De exploitant informeert de gebruiker over de gevaren bij het gebruik van de
uitrusting en beschermende tegenmaatregelen. Het apparaat mag pas dan in
gebruik worden genomen, als de gebruiker is geïnstrueerd.
Ondeskundig gebruik
• Gebruik van het product zonder instructie.
• Gebruik buiten de gebruiksgrenzen.
• Buiten werking stellen van veiligheidsinrichtingen en verwijderen van
aanwijs- en waarschuwingsborden.
• Openen van het product met gereedschappen (schroevendraaier enz.),
voor zover niet uitdrukkelijk voor bepaalde gevallen toegestaan.

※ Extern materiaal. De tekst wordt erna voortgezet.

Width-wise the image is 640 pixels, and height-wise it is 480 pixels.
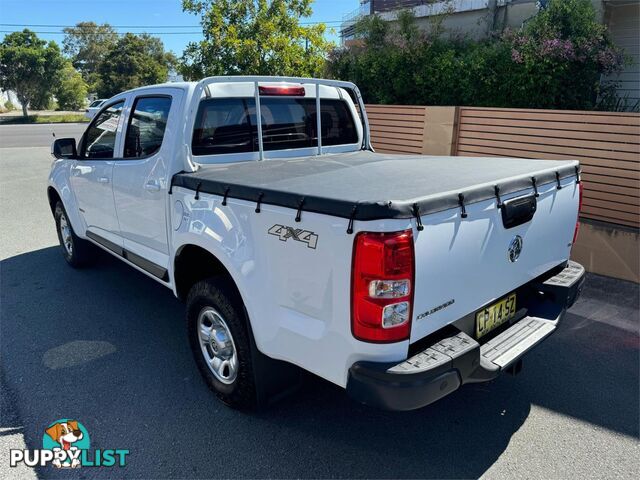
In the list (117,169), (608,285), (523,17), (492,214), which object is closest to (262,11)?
(523,17)

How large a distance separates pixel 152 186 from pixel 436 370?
2.35 metres

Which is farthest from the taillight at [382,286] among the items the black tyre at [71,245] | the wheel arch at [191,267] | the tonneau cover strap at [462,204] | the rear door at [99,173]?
the black tyre at [71,245]

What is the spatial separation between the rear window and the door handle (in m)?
0.35

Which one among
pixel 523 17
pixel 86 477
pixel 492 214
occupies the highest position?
pixel 523 17

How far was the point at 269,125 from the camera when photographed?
385 cm

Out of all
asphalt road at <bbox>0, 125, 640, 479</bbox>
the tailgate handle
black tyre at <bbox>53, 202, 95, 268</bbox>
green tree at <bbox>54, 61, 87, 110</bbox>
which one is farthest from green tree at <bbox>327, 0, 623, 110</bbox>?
green tree at <bbox>54, 61, 87, 110</bbox>

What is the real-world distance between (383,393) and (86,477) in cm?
166

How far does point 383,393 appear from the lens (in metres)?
2.09

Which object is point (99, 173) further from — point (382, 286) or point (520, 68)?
point (520, 68)

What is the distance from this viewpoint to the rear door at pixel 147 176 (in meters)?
3.40

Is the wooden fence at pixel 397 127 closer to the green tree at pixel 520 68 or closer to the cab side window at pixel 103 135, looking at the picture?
the green tree at pixel 520 68

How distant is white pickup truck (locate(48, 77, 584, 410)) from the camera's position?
209 cm

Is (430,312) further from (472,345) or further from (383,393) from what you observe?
(383,393)

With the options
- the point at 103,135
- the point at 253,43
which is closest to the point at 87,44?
the point at 253,43
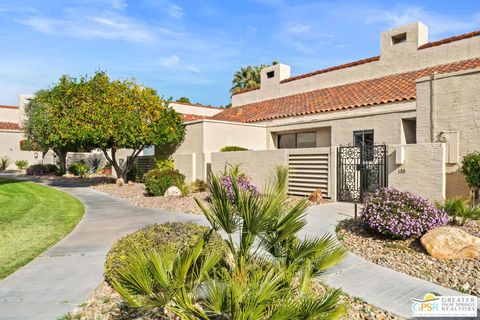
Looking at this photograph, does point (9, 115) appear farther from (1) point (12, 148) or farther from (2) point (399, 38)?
(2) point (399, 38)

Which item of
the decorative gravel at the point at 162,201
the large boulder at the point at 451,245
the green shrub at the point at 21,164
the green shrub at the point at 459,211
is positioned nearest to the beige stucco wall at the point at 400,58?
the green shrub at the point at 459,211

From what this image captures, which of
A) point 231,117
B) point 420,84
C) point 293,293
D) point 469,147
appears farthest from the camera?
point 231,117

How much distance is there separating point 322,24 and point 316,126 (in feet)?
16.8

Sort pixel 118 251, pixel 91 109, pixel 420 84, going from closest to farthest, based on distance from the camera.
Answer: pixel 118 251
pixel 420 84
pixel 91 109

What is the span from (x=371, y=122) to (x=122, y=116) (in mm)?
12833

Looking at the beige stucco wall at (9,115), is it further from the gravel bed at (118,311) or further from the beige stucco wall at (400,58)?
the gravel bed at (118,311)

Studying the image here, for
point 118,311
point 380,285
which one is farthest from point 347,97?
point 118,311

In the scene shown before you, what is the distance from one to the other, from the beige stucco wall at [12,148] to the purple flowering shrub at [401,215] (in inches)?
1683

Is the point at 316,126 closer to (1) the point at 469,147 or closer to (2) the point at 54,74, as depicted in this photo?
(1) the point at 469,147

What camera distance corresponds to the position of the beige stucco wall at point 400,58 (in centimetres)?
1582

• Het product ombouwen of veranderen.
• Ingebruikneming na diefstal.
• Gebruik van toebehoren van andere fabrikanten dat door de fabrikant niet
uitdrukkelijk is toegestaan.
• Bewust of lichtzinnig bedienen bij het meten in de buurt van draaiende
machines, open machine-elementen of installaties.
• Direct richten op personen; ook in het donker.
• Apparaat niet aan extreme temperaturen en temperatuurschommelingen
blootstellen (bijv. niet in de auto laten liggen).
• Als het apparaat langere tijd niet wordt gebruikt, moeten de batterijen er
worden uitgehaald (gevaar van zelfontlading en corrosie).